Weather models overnight Monday showed slightly warmer short-range trends with heat lasting through the week, helping add to gas-weighted degree days (GWDD) totals even as medium-range cool risks lingered across all guidance, Bespoke Weather Services said. European guidance was mostly unchanged, showing a slightly less warm pattern in the longer range to cancel out short-term heat. The heat continued to look focused across the northern tier of the country, with the South cooler than average, the weather forecaster said.

Further out, the firm sees an increased risk for an eastern trough into week 3 that should limit cooling demand overall, “something climate guidance shows well and makes us think risk is to the cooler side” for later weather model runs.

For now, September natural gas prices were up a few ticks Tuesday morning “as we continue to see a relatively supportive strip help put off declines that we still see as likely through the week,” Bespoke chief meteorologist Jacob Meisel said.

EBW Analytics analysts agreed, indicating September natural gas is poised to probe higher Tuesday morning as the prompt month on Monday closed slightly above the 50-day, 100-day and 200-day moving averages. Meanwhile, market bulls are hoping the Energy Information Administration (EIA) will report a fourth straight much smaller-than-expected injection on Thursday. The market’s weakness Monday, however, suggests any further gains will be muted, EBW said.

“The hottest days in August will soon be behind us and hot weather anomalies will start to fade by days 11-15. Absent another major storage surprise, prices are likely to head lower soon,” EBW CEO Andy Weissman said.

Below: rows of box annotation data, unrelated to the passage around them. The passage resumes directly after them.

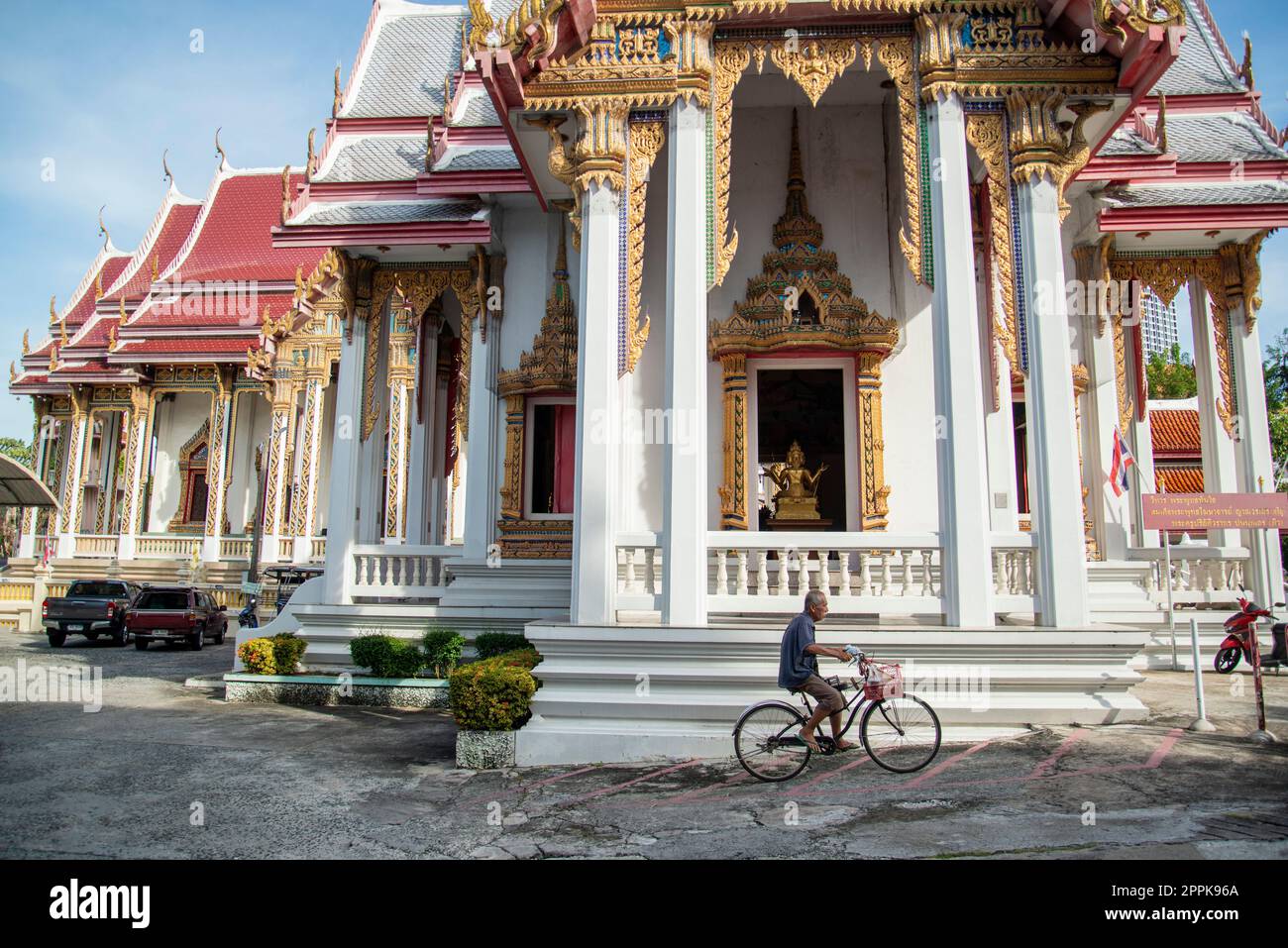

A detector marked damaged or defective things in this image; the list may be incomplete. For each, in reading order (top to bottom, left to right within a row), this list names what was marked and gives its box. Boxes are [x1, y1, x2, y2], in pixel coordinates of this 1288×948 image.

cracked pavement [0, 628, 1282, 860]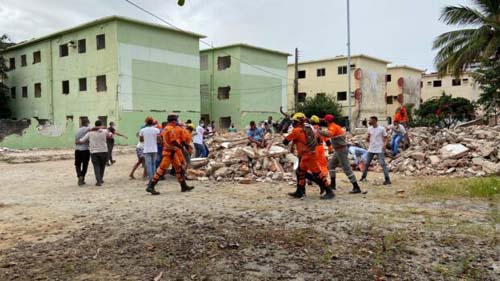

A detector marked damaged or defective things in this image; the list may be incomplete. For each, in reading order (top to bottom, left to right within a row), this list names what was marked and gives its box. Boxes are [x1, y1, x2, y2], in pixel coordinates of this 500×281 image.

damaged structure [1, 15, 204, 149]
damaged structure [200, 44, 290, 129]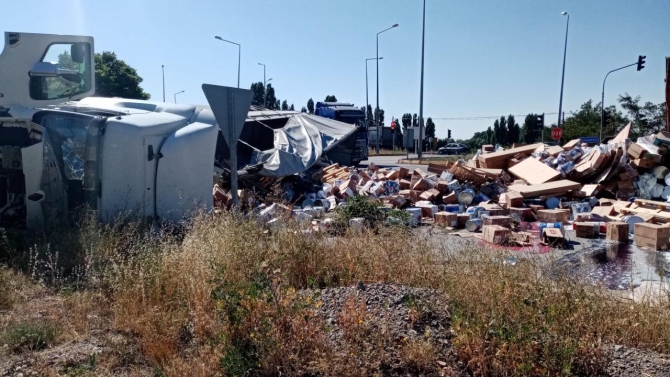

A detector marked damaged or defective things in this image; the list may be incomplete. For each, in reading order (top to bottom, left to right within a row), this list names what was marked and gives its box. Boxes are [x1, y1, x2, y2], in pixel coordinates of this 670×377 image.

overturned white truck [0, 31, 362, 229]
torn trailer tarp [248, 112, 360, 177]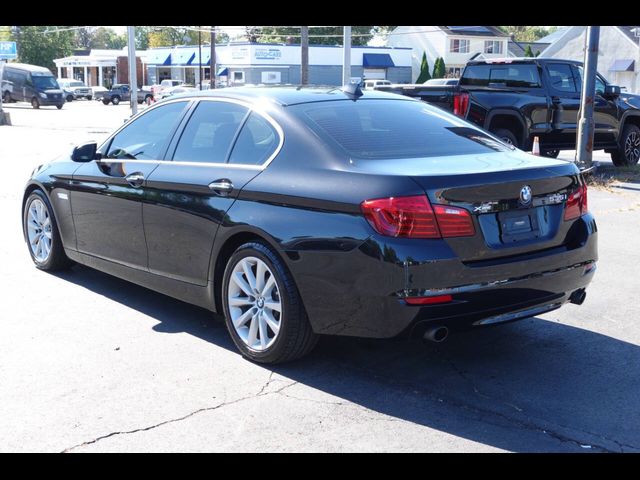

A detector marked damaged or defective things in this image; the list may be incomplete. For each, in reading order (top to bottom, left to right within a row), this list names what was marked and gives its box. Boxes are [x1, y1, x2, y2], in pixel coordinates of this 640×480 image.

For his part, Meisel said the upcoming storage print is likely to be less supportive than the EIA’s reported print on Aug. 2, and noted that production is continuing to recover as well. “Put together then, we continue to see risk skewed lower and expect at least a test of $2.80 sometime this week, with $2.75 being in play over the next week or two.”

For that to happen, though, the entire strip must break as cash prices have been strong enough to keep futures prices supported. “…so winter contracts must break for our move lower,” Bespoke said.

Crude oil futures were trading about 60 cents higher at $69.60/bbl, and RBOB Gasoline futures were trading nearly 3 cents higher at $2.093.